Furthermore, the urine bacterial environments of male and female patient will be examined as there have been reported differences in the urinary microbiome based on gender related to hormonal and anatomic considerations in non-transplant patients. If successful, this study will pave the way for future projects aimed at developing tools to identify and halt kidney transplant injury so that transplant recipients can maintain their health for as long as possible.

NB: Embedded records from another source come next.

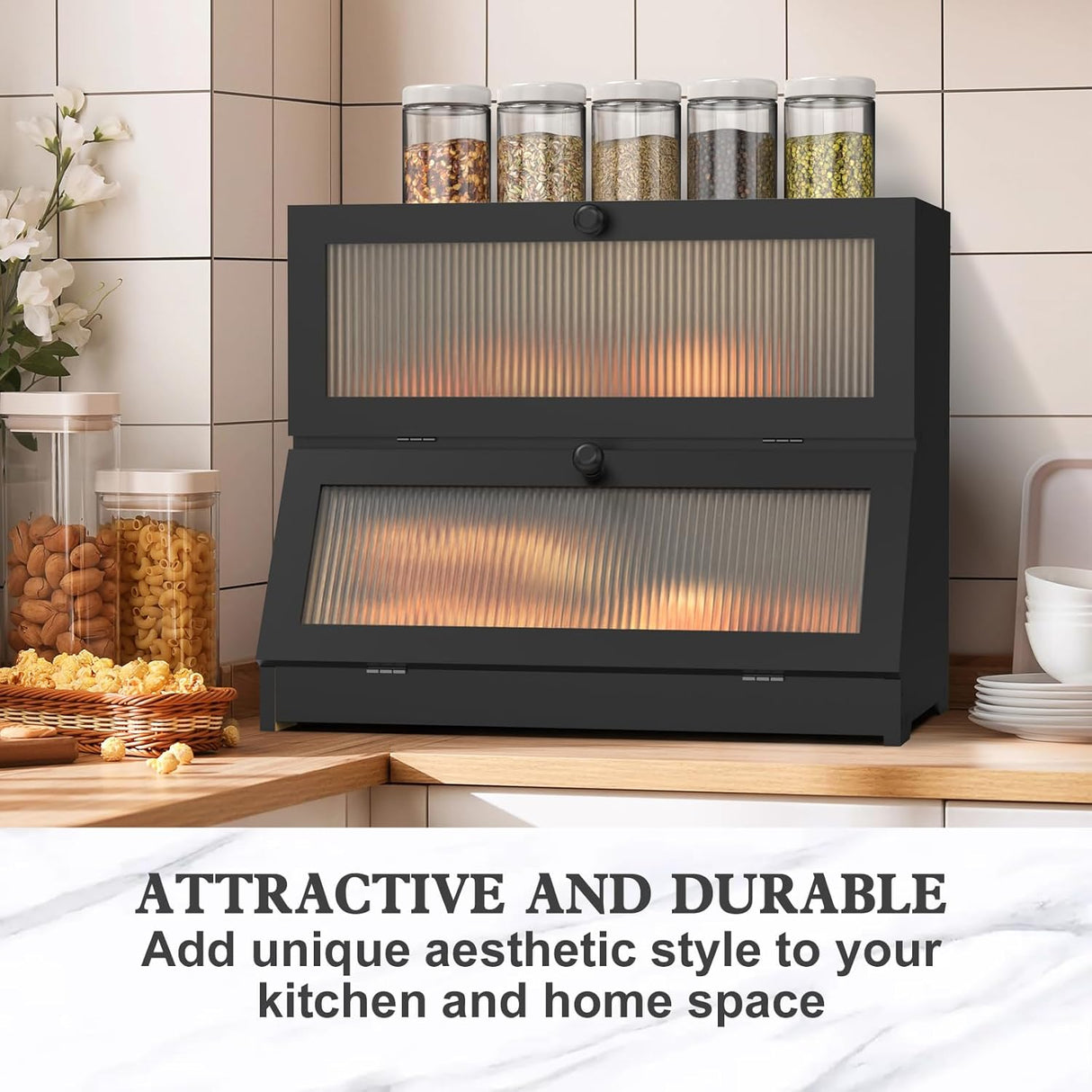 CARLA HOME Double Layer Bamboo Bread Box for Kitchen Counter - Large Capacity Bread Storage Container with Clear Window, Easy Assembly, Farmhouse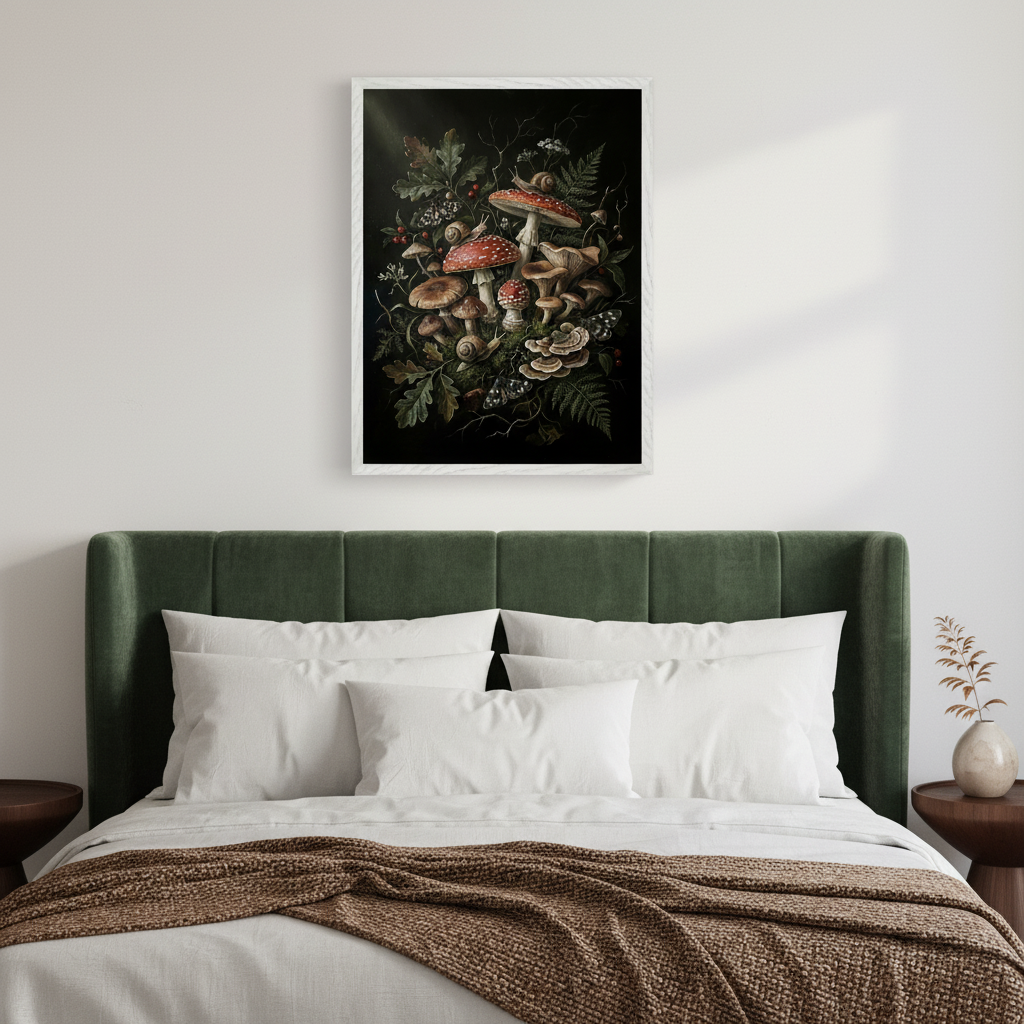 A vertical framed botanical illustration print featuring red and white spotted mushrooms, other fungi, green leaves, berries, and snails on a dark background hangs above a bed with a dark green upholstered headboard and white bedding in a modern bedroom.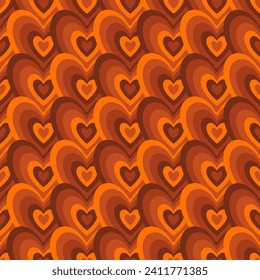 Groovy Hearts Seamless Pattern. Psychedelic Distorted Vector Background in 1970s-1980s Hippie Retro Style for Print on Textile, Wrapping Paper, Web Design and Social Media. Pink and Purple Colors.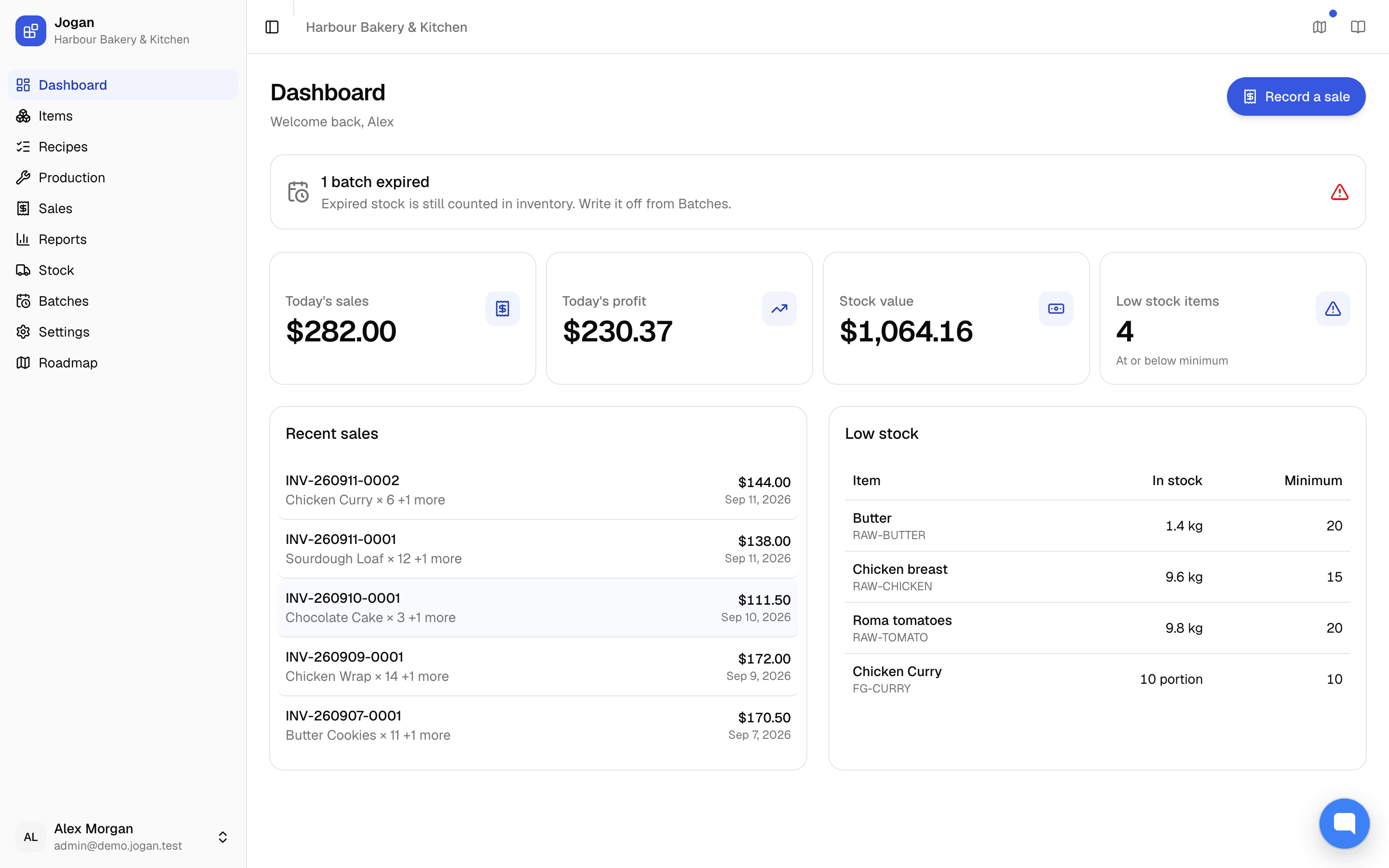 Jogan dashboard showing today's sales and profit, total stock value, a count of low-stock items, an expired-batch warning, recent invoices and a low-stock list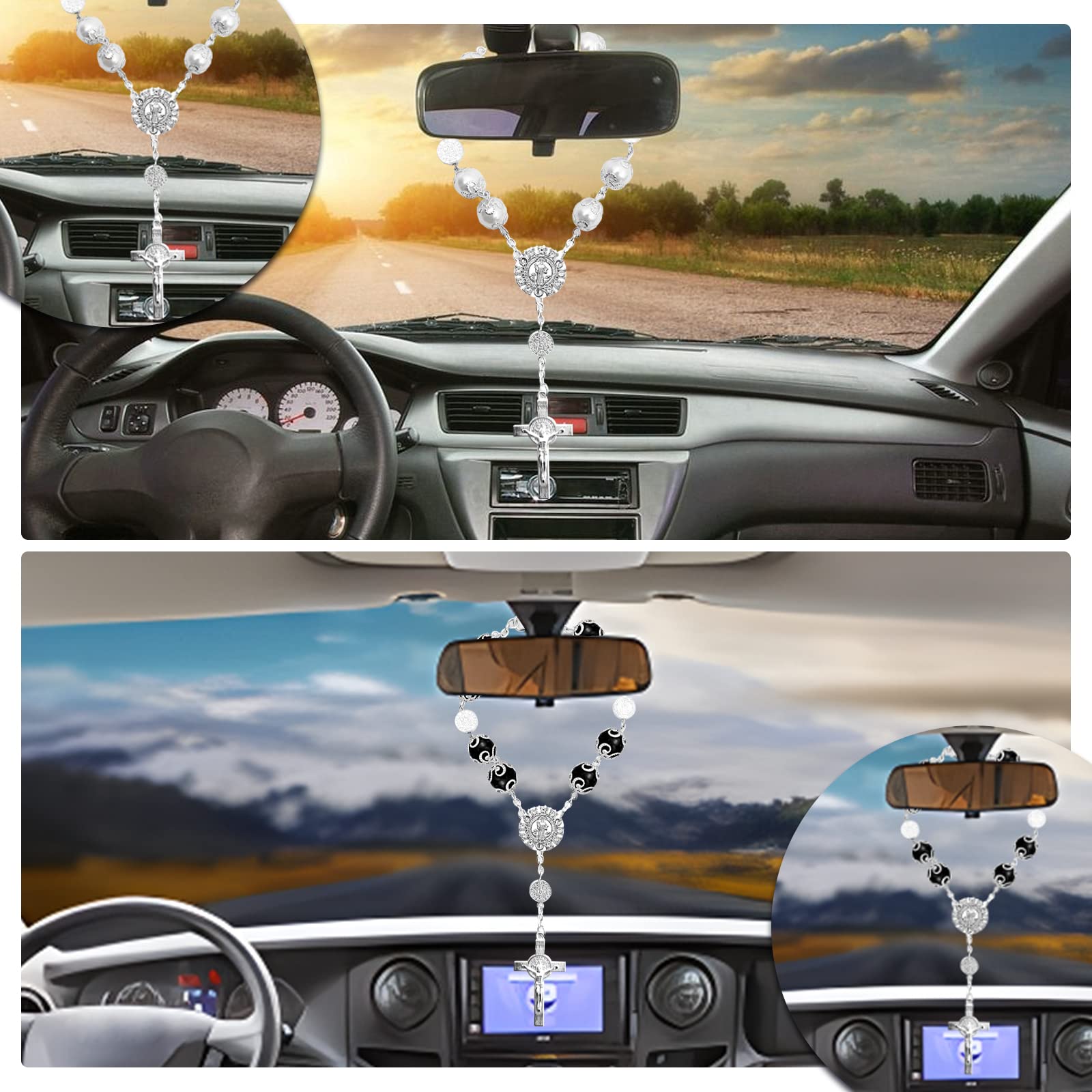 2 Pieces Car Mirror Hanging Accessories,Car Rosary with Cross Blessing Rosary, Beads Catholic for Woman Men Personalized Rearvie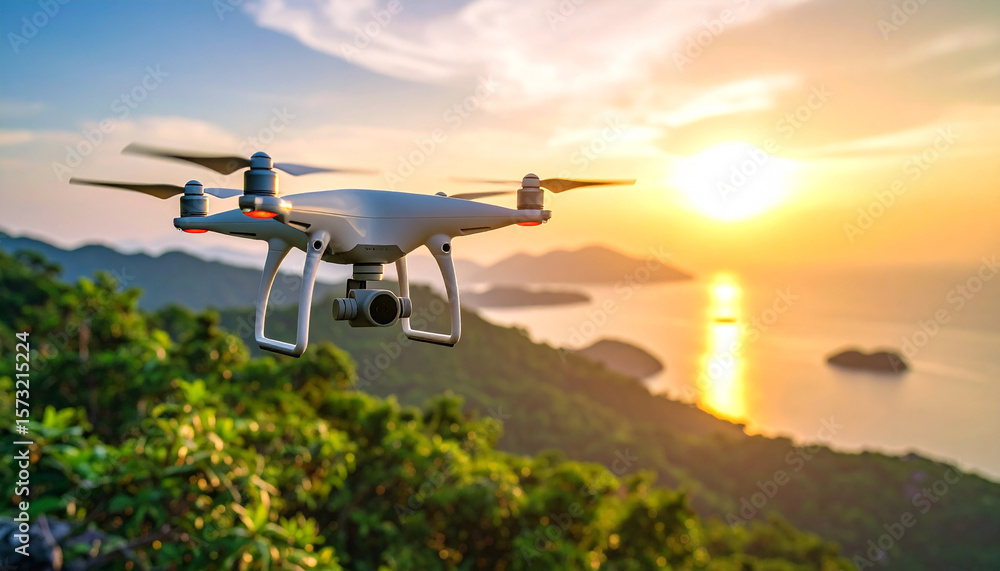 Fototapeta premium Drone flying over tropical island at sunset, capturing breathtaking aerial footage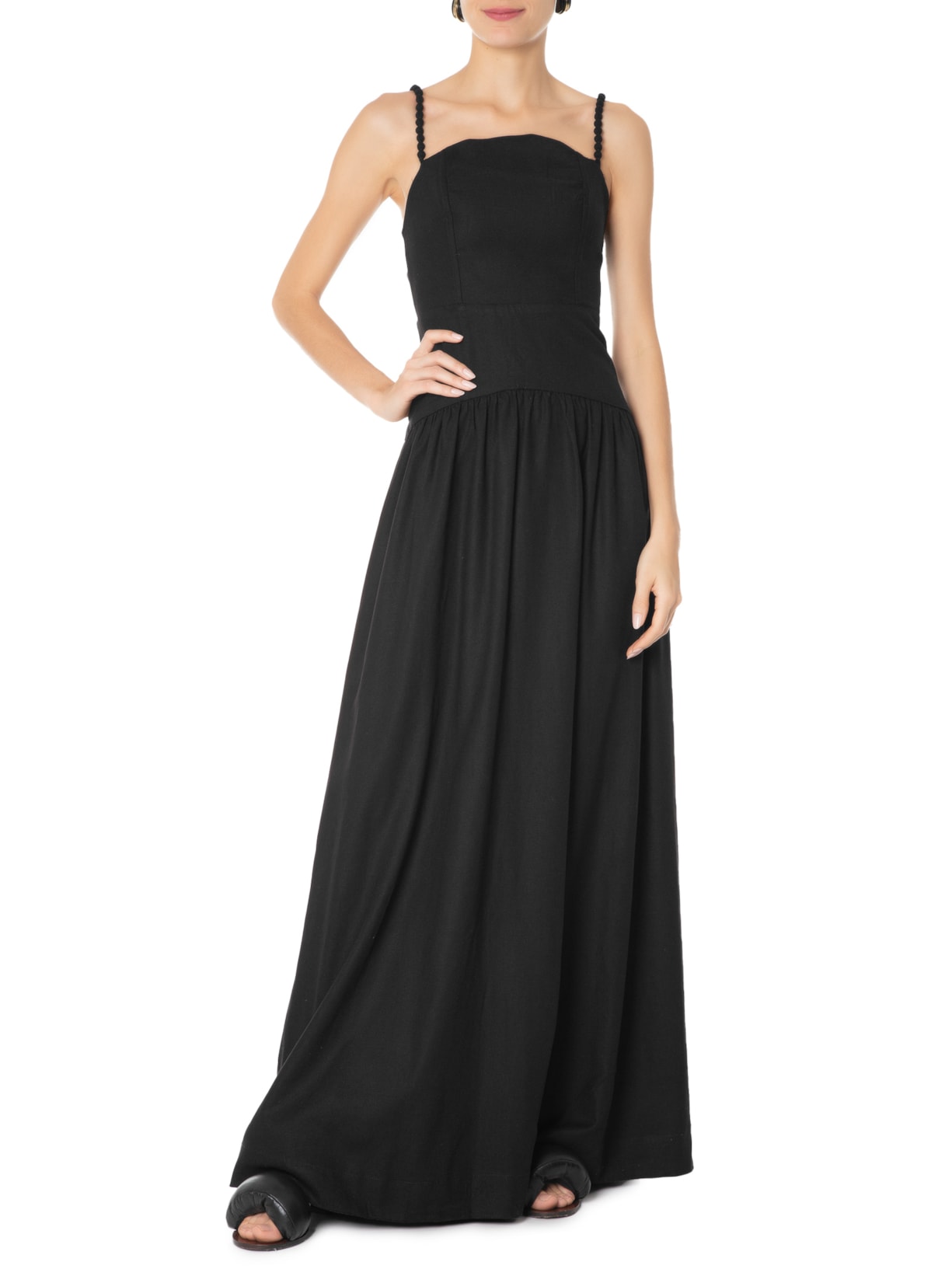Vestido Decote Irregular Preto Farm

Caigan Du – Evaluation of propyl gallate for limitation of cold ischemic injury in organ preservation
Organ transplantation starts from a surgical procedure – removing an organ from a donor body and then implanting it into a recipient. However, cells of the donor organ die immediately after the blood supply is disrupted; thus, the donor organ must be perfused and stored in a cold preservation solution to control its damage. There are several preservation solutions available, but none of them performs ideally, particularly in the preservation of the deceased donors because a large number (up to 50%) of them don’t not work properly after transplantation. As a result, it increases the health care cost of transplant patients, shortens implanted organ survival and limits use of those deceased donors. This project seeks to develop a better cold preservation solution based on a novel hyperbranched polyglycerol and propyl gallate. Preliminary studies show that the HPG-based preservation solution protects the organs to be transplanted superior to any of the current methods available. Addition of propyl gallate to this HPG solution or standard University of Wisconsin (UW) solution further prevents cell death in three different human cells. In this proposal, a preclinical model will be used to confirm the increased prevention of donor kidney injury by addition of propyl gallate to the organ preservation solution. It is anticipated that the success of this project will have significant impact: on patient’s recovery after surgery; increasing the donor pool to benefit more Canadians who need a transplant to save their life; and will translate to significant savings to Canadian health care system.